━━━━━ Text section

Roopkund (locally known as Mystery Lake or Skeleton Lake) is a high altitude glacial lake in the Uttarakhand state of India. It lies in the lap of Trishul massif. Located in the Himalayas, the area around the lake is uninhabited and is roughly at an altitude of , surrounded by rock-strewn glaciers and snow-clad mountains. Roopkund is a popular trekking destination. The size of the lake varies substantially, but it is seldom more than 40 metres in diameter (1000 to 1500 square metres in area), and is frozen in the winter.

With a depth of about three metres, Roopkund is widely known for the hundreds of ancient human skeletons found at the edge of the lake. The human skeletal remains are visible at its bottom when the snow melts. Initial investigations led some to believe they were the remains of a semi-legendary event when a single group was killed in a sudden and violent hailstorm in the 9th century, but scientific research has subsequently shown that the remains belong to three distinct groups who died in two independent events; around 800 CE and 1800 CE respectively. Because of the human remains, the lake has been called "Skeleton Lake" in recent times.

━━━━━━━━━━
━━━━━ Listed records

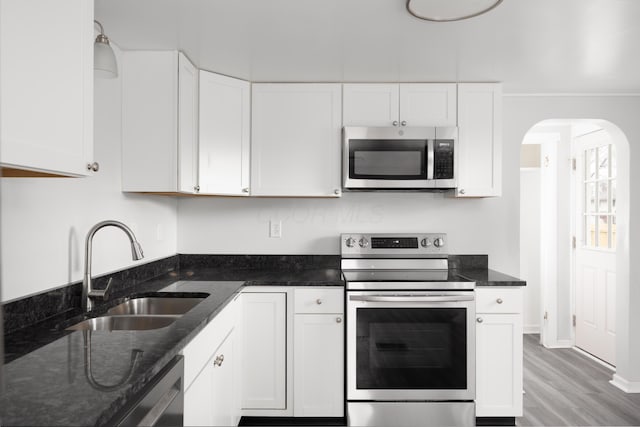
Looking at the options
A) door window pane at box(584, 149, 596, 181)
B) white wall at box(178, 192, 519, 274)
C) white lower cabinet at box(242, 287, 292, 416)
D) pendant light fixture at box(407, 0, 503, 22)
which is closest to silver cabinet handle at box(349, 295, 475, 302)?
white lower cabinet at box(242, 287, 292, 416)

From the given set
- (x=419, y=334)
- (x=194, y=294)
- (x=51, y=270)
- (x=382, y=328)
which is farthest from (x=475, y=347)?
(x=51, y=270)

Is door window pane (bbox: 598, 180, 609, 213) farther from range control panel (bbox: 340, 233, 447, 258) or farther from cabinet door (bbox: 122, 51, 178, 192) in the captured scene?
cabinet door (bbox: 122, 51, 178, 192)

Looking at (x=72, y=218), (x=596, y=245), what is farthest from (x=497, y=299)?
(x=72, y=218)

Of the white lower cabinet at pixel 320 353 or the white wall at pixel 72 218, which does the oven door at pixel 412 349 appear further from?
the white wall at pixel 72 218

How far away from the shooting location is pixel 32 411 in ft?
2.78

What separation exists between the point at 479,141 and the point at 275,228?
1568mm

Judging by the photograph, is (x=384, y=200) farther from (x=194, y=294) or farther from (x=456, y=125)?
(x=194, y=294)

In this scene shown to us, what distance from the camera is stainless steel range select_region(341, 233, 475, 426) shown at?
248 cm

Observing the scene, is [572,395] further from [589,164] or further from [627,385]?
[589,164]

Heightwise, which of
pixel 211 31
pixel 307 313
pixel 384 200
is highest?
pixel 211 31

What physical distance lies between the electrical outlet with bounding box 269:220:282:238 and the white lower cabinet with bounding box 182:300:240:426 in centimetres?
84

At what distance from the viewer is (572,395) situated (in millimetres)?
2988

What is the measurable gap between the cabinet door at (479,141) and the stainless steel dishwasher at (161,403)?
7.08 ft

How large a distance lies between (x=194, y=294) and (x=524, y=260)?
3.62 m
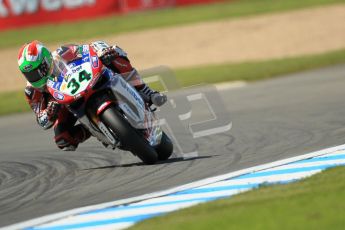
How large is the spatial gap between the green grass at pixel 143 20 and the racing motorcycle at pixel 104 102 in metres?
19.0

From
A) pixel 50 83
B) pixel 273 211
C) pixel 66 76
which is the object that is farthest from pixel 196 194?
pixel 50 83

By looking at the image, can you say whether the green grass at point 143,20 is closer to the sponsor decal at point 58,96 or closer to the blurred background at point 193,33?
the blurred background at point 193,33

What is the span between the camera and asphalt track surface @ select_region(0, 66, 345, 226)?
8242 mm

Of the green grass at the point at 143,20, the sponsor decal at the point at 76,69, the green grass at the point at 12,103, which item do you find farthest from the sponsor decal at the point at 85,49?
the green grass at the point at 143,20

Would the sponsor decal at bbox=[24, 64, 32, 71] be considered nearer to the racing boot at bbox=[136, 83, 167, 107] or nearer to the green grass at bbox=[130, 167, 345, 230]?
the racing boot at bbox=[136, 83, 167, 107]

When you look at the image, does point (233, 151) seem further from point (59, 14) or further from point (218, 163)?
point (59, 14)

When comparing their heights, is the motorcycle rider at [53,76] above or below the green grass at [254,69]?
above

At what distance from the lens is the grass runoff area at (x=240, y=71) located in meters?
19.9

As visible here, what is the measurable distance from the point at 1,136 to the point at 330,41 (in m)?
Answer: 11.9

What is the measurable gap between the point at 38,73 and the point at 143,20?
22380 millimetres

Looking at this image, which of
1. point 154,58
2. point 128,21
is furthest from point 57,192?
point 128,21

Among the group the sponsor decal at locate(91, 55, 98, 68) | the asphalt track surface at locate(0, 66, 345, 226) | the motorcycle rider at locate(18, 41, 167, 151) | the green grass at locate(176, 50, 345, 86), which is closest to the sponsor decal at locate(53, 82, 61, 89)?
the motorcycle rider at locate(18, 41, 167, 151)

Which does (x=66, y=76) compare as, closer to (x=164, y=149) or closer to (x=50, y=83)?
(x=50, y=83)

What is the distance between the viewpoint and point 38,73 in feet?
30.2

━━━━━━━━━━
━━━━━ Listed records

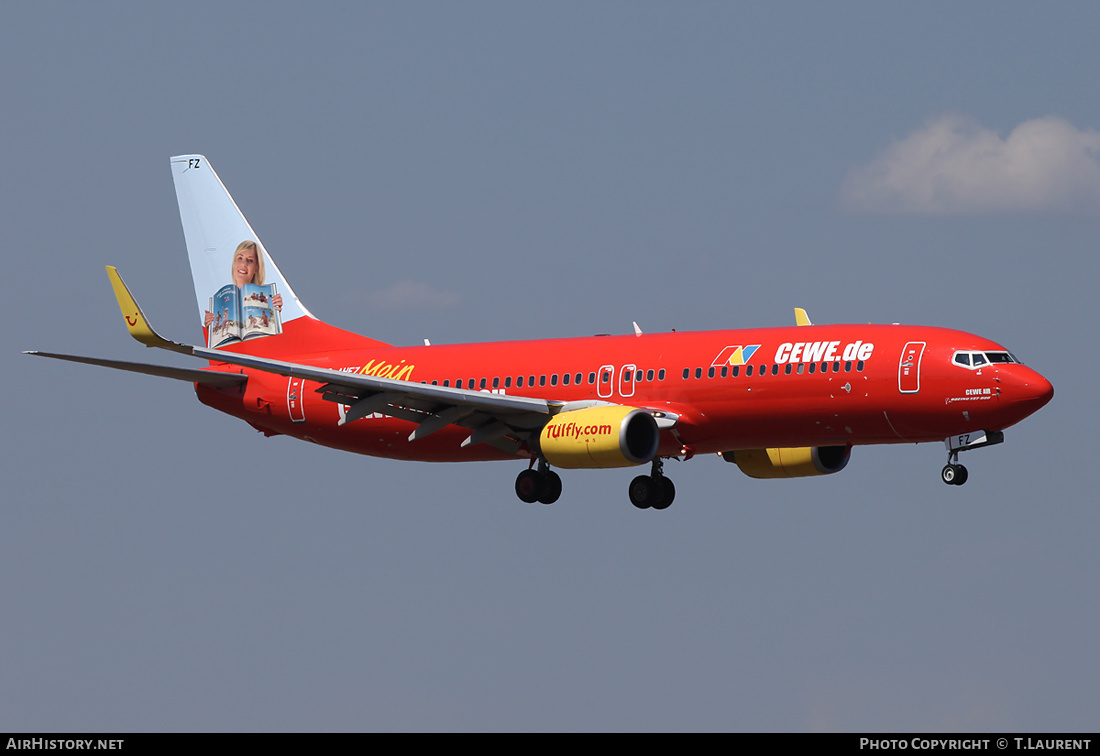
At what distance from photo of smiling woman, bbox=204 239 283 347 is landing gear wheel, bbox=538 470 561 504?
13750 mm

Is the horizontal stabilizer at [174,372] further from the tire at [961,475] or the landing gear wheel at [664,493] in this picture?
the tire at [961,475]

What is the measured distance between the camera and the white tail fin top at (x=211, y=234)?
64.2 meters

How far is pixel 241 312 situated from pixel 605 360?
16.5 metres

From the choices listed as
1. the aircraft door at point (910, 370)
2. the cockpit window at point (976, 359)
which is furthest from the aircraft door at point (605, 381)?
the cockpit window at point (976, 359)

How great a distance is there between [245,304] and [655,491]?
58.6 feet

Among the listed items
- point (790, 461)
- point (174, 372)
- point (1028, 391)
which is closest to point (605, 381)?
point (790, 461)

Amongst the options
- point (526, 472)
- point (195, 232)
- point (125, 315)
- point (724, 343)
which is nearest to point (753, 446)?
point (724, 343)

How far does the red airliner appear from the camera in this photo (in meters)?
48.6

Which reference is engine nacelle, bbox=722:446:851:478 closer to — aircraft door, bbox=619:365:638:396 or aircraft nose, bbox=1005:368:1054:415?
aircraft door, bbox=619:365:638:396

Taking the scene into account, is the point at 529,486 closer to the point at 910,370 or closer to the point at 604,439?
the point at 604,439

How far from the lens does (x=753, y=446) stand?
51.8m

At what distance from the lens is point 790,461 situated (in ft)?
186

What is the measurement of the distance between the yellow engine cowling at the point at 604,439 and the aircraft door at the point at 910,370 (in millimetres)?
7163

━━━━━━━━━━

■ Tasks for this exercise
1. Reproduce verbatim the portion of the Roopkund text between "Roopkund (locally known" and "in the winter.", inclusive.
2. Answer these questions using the Roopkund text.
(a) In which Indian state is Roopkund located?
(b) What is the approximate depth of the lake?
(c) Around which two dates did the two independent events occur?

■ Replies
1.
Roopkund (locally known as Mystery Lake or Skeleton Lake) is a high altitude glacial lake in the Uttarakhand state of India. It lies in the lap of Trishul massif. Located in the Himalayas, the area around the lake is uninhabited and is roughly at an altitude of , surrounded by rock-strewn glaciers and snow-clad mountains. Roopkund is a popular trekking destination. The size of the lake varies substantially, but it is seldom more than 40 metres in diameter (1000 to 1500 square metres in area), and is frozen in the winter.

2.
(a) Uttarakhand
(b) About three meters
(c) Around 800 CE and 1800 CE